Map.put(sample_map, "key1", "update1")
%{"key1" => "update1", "key2" => "val2"}
sample_map
%{"key1" => "val1", "key2" => "val2"}
# This is assuming iex execution. More on later sections
Here the original sample_map still retains its original value and the Map.put returned a fresh dictionary with its own memory location. Object oriented programming languages usually optimise for memory and can directly update values in memory without creating copies. With improvement in storage and memory of computers each year, we don’t have to worry about memory limitations affecting performance. Immutability enables developers to effectively debug and maintain functions without having to worry about for example a helper function updating a user object’s members.
Anonymous Functions – These are functions that can be passed around as variables, without being defined.
my_fun = fn x -> x*3 end
my_fun.(1)
# 3
my_fun.(5)
# 15
Here my_fun can be passed and will be treated as a variable but can also be called with the dot syntax.
Pure Functions – Functions in a functional language are pure. A pure function always returns the same output value for a given input and doesn’t create any side effects. Side effects are basically changes to the program or environment outside the function’s scope.
For example in python
test_list = [0, 0, 0]
# impure function in python
def add_to_list(eg_list):
eg_list.append(5)
add_to_list(test_list)
print(test_list)
# prints [0, 0, 0, 5]
add_to_list(test_list)
print(test_list)
# prints [0, 0, 0, 5, 5]
add_to_list(test_list)
print(test_list)
# prints [0, 0, 0, 5, 5, 5]
Here the same function with the same input returns different outputs each time its called. Hence this function is impure
The same on elixir looks like this
# pure elixir function
def add_to_list(test_list) do
test_list ++ [5]
end
# calling this function
test_list = [0,0,0]
add_to_list(test_list)
# [0, 0, 0, 5]
add_to_list(test_list)
# [0, 0, 0, 5]
add_to_list(test_list)
# [0, 0, 0, 5]
Calling the same function n times will result in the same output.
Classy functions – Functions are treated as values and can be passed around. For example a function can be used as an argument to another function. These can lead to higher order functions.
For example, the Enum.map function which is used to map each element with a particular operation. This operation can be any other function. Here Enum.map is a higher order function as it takes in another function as its argument.
my_list = [1, 2, 3, 4, 5]
Enum.map(my_list, fn x -> x**2 end)
# [1, 4, 9, 16, 25]
Enum.map(my_list, fn x -> x/2 end)
# [0.5, 1.0, 1.5, 2.0, 2.5]
Here Enum.map takes in the anonymous function which raises an element to the power 2. Hence the Enum.map function is a higher order function. The action that Enum.map performs on the elements depends on the function passed in as the parameter.
Recursion
Recursion
Recursion
In Elixir, everything is handled with recursion. Not even just the functions, even the data types ideologically follow recursion. Some points that might seem weird but are very useful.
A function can be defined multiple times with different signatures, based on the number of arguments, type of arguments Functions defined multiple times means it is easier to write end cases for recursion and the same function can be called multiple times.

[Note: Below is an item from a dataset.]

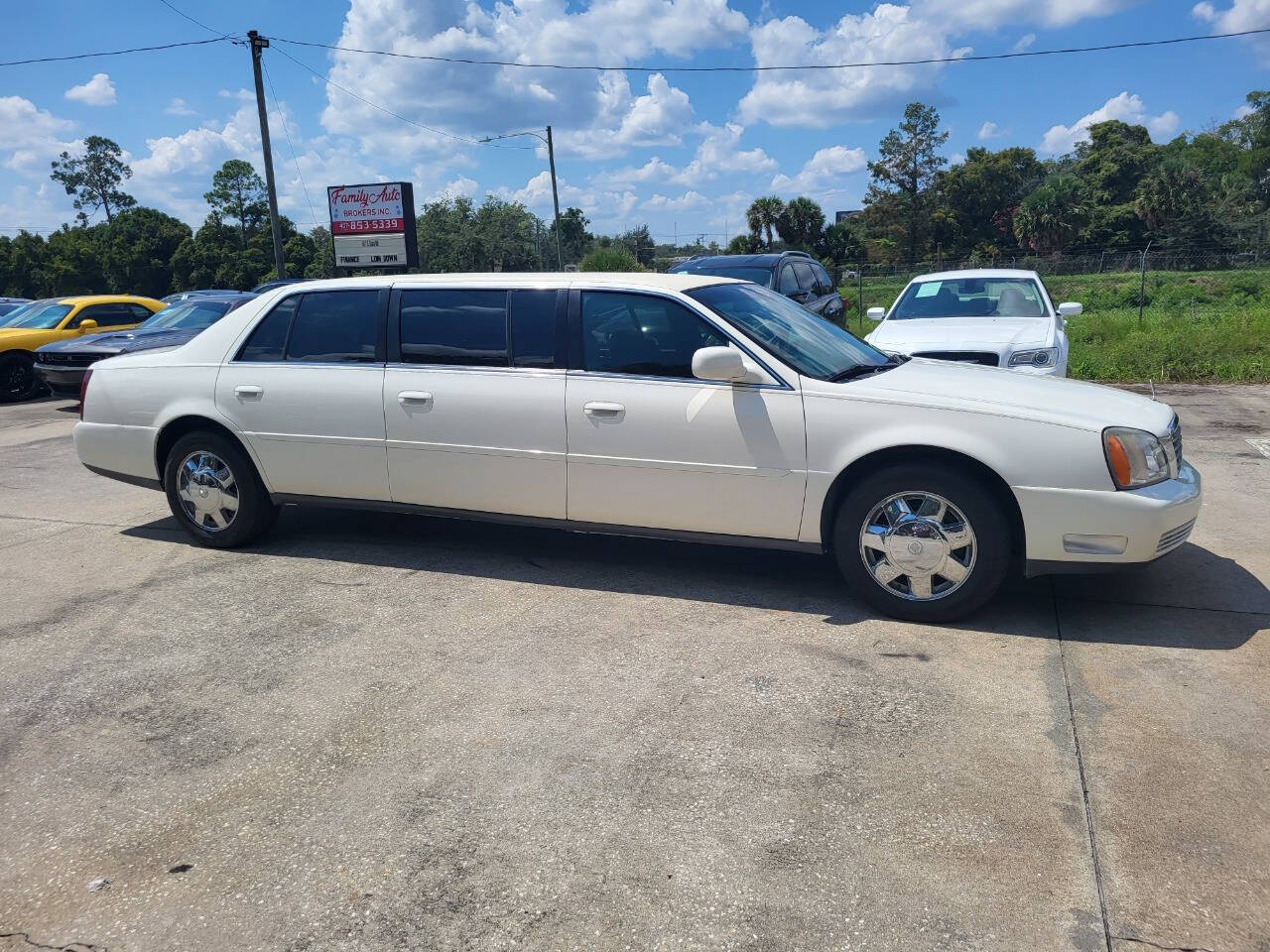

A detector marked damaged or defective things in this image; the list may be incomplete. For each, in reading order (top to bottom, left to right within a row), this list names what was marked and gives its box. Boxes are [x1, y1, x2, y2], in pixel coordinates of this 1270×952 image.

crack in pavement [1051, 581, 1112, 952]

For example, a factorial function can be written as
def fact(0) do
1
end
def fact(n) do
n * fact(n-1)
end
fact(5)
#120
And there we go. A factorial program without any if statements!
There isn’t a dedicated for loop like in object oriented programs. In the sense, if you want to loop 100 times, what you essentially do is generate an iterable of length 100, and go through each of them performing an action on each of them. ( In my opinion this is such an interesting idea and this is how programming should be taught to new people )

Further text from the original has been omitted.